#### ANFORDERUNG 1:
Fasse den Text über die Busfahrt nach Gonaive in zwei Sätzen zusammen.

Sonnabend, 09. September 2000
            
            
 
            Das Frühstück bekommen wir heute am 
            Strand auf der Terrasse serviert. Es weht eine angenehme Brise vom 
            Meer, welche die Hitze erträglich macht. Anschließend packen 
            wir unser Gepäck zusammen und besichtigen das noch in der Anlage 
            liegende Kolonialmuseum. Der Besitzer hat hier eine Menge an historischen 
            Material zusammengetragen und mit einen kundigen Führer wie unserem 
            Mauricio ist es ein Erlebnis. Rund um das Haus sind einige landwirtschaftliche 
            Geräte aus den vergangenen Jahrhunderten aufgestellt, die einen 
            Eindruck von der schweren Arbeit der Sklaven auf den Zuckerrohrplantagen 
            vermitteln. 
            Dann steigen wir wieder in unseren Bus und fahren durch eine dichtbevölkerte 
            Küstenregion nach Gonaive. Im Zentrum der großen Stadt 
            steht ein riesiges Unabhängigkeitsdenkmal, welches wir natürlich 
            besichtigen. Einige hundert Meter weiter befindet sich ein Restaurant, 
            welches von einer deutsch stämmigen Familie geleitet wird. Dessen 
            Hof, wo wir parken, ist wie eine Festung abgesichert. Hier wollen 
            wir Mittag essen. Im klimatisierten Speiseraum sind nur wenige Gäste. 
            Sie machen aber um so mehr Lärm mit einem Fernsehgerät, 
            welches die meiste Zeit Werbung sendet. Mit Hilfe von Mauricio bestellen 
            wir unser Essen a la Cart. Die Zubereitung zieht sich etwas hin aber 
            es schmeckt recht gut. 
            
 
            Dann steigen wir wieder in den Bus und fahren weiter. Nachdem wir 
            die letzten Häuser der Stadt hinter uns gelassen haben, ändert 
            sich der Straßenzustand rapide. Hatten wir bisher Asphalt mit 
            Schlaglöchern, so besteht die Straße jetzt aus Schlagloch 
            mit etwas Asphalt. Nach wenigen Kilometern ist auch vom letzten Rest 
            Straßenbelag nichts mehr zu sehen und wir fahren nur noch auf 
            dem Schotterbett mit tiefen Löchern. Jedes Fahrzeug ziehen eine 
            lange Staubfahne hinter sich her und das Grün der Büsche 
            am Rand ist von grauem Staub verdeckt. Jeder Fahrer benutzt die Straßenseite, 
            wo er meint, dass dort die wenigsten Löcher sind. Passieren kann 
            nicht viel, weil sowieso niemand schneller als 20 km/h fahren kann.

#### DATENAUSZUG:
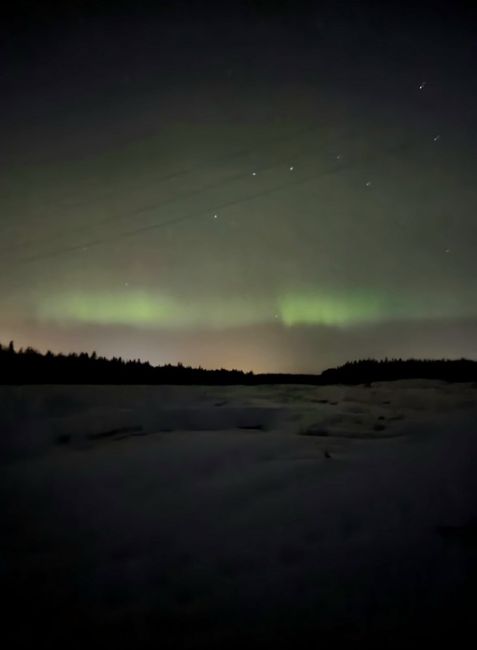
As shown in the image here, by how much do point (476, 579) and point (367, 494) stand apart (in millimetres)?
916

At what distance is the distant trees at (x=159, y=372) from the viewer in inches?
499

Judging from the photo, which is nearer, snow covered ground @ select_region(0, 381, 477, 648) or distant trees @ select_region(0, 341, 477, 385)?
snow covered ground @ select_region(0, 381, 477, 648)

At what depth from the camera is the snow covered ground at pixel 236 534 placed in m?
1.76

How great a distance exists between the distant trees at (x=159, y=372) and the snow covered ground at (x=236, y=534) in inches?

...

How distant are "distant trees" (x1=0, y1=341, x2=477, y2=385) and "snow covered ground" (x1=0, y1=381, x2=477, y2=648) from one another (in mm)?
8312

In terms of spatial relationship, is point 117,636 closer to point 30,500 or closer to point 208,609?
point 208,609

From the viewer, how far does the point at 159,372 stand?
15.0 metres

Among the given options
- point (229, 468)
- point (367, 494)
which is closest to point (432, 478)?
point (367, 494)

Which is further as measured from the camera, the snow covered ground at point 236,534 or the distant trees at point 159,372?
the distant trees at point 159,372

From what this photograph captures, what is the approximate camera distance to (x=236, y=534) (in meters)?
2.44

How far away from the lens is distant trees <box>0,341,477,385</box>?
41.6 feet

#### ANFORDERUNG 2:
Schreibe die Zeilen der Datensätze neu, beginnend mit der Zeile, die "As shown in" enthält, und endend mit der Zeile, die "How great a" enthält. Tausche dabei "distant trees" gegen "background trees" und lass alles Übrige unverändert.

#### ANTWORT 1:
Nach dem Frühstück auf der Strandterrasse besichtigen die Reisenden das Kolonialmuseum der Anlage, dessen alte landwirtschaftliche Geräte einen Eindruck von der schweren Arbeit der Sklaven auf den Zuckerrohrplantagen vermitteln, und fahren dann mit dem Bus nach Gonaive, wo sie das riesige Unabhängigkeitsdenkmal ansehen und in einem von einer deutschstämmigen Familie geleiteten Restaurant zu Mittag essen. Hinter der Stadt verschlechtert sich die Straße rasch bis zu einem Schotterbett mit tiefen Löchern, auf dem niemand schneller als 20 km/h fahren kann.

#### ANTWORT 2:
As shown in the image here, by how much do point (476, 579) and point (367, 494) stand apart (in millimetres)?
916

At what distance is the background trees at (x=159, y=372) from the viewer in inches?
499

Judging from the photo, which is nearer, snow covered ground @ select_region(0, 381, 477, 648) or background trees @ select_region(0, 341, 477, 385)?
snow covered ground @ select_region(0, 381, 477, 648)

At what depth from the camera is the snow covered ground at pixel 236 534 placed in m?
1.76

How great a distance exists between the background trees at (x=159, y=372) and the snow covered ground at (x=236, y=534) in inches?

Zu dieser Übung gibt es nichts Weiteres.